• _What is being asked_: Reproduce the entries below verbatim, starting at the line that contains "What is the" and continuing through the final entry. Omit the pictures from your reply.

• _Picture-based spatial entries_:
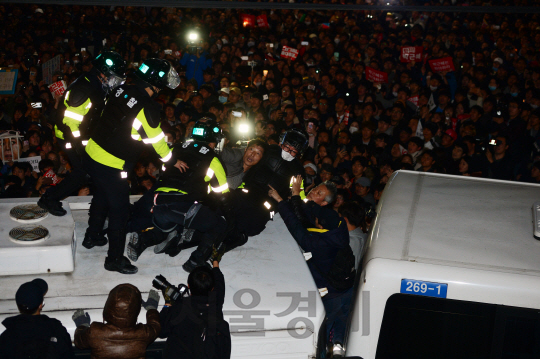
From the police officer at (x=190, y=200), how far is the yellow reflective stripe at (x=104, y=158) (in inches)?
19.1

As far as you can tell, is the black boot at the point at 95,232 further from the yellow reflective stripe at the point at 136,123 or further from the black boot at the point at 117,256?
the yellow reflective stripe at the point at 136,123

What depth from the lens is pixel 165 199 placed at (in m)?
4.48

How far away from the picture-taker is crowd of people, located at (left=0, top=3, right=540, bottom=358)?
554cm

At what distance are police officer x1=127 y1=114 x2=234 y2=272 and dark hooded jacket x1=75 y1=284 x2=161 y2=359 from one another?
40.4 inches

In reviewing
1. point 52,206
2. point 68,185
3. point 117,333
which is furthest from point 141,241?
point 117,333

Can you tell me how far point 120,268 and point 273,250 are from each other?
126 cm

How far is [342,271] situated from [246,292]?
1224 mm

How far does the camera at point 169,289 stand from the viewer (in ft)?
11.4

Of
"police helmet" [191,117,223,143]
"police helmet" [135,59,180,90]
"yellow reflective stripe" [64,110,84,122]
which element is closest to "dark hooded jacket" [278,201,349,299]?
"police helmet" [191,117,223,143]

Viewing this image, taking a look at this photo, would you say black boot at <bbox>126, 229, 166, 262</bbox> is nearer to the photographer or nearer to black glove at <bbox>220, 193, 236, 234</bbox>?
black glove at <bbox>220, 193, 236, 234</bbox>

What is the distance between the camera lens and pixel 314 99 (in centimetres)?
1101

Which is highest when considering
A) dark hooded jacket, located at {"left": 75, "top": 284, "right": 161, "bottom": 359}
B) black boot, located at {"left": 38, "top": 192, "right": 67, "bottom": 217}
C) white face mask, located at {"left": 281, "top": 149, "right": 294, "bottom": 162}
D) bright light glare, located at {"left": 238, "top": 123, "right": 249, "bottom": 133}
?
white face mask, located at {"left": 281, "top": 149, "right": 294, "bottom": 162}

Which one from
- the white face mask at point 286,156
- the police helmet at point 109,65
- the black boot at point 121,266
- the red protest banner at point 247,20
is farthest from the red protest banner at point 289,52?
the black boot at point 121,266

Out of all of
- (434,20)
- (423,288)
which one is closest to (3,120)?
(423,288)
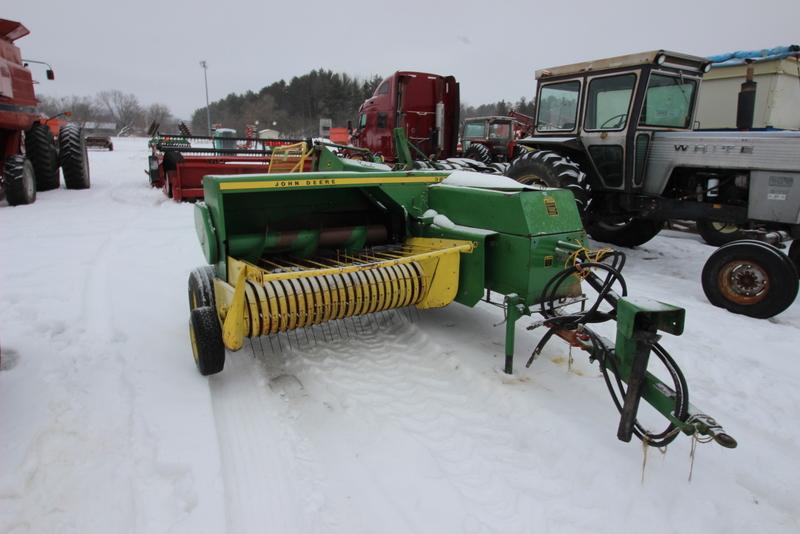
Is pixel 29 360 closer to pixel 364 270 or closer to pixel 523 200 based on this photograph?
pixel 364 270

• _Task output_:
What is the distance between the camera lens and pixel 314 99 (in centimetres)?
1101

Which is highest when considering
A) dark hooded jacket, located at {"left": 75, "top": 284, "right": 161, "bottom": 359}
B) black boot, located at {"left": 38, "top": 192, "right": 67, "bottom": 217}
C) white face mask, located at {"left": 281, "top": 149, "right": 294, "bottom": 162}
D) bright light glare, located at {"left": 238, "top": 123, "right": 249, "bottom": 133}
?
white face mask, located at {"left": 281, "top": 149, "right": 294, "bottom": 162}

Which one from
- the white face mask at point 286,156
- the police helmet at point 109,65
- the black boot at point 121,266
- the red protest banner at point 247,20
is farthest from the red protest banner at point 289,52?
the black boot at point 121,266

Out of all of
- (434,20)
- (423,288)
which one is closest to (3,120)?
(423,288)
Is pixel 29 360 closer to pixel 364 270 or closer to pixel 523 200 based on this photograph?
pixel 364 270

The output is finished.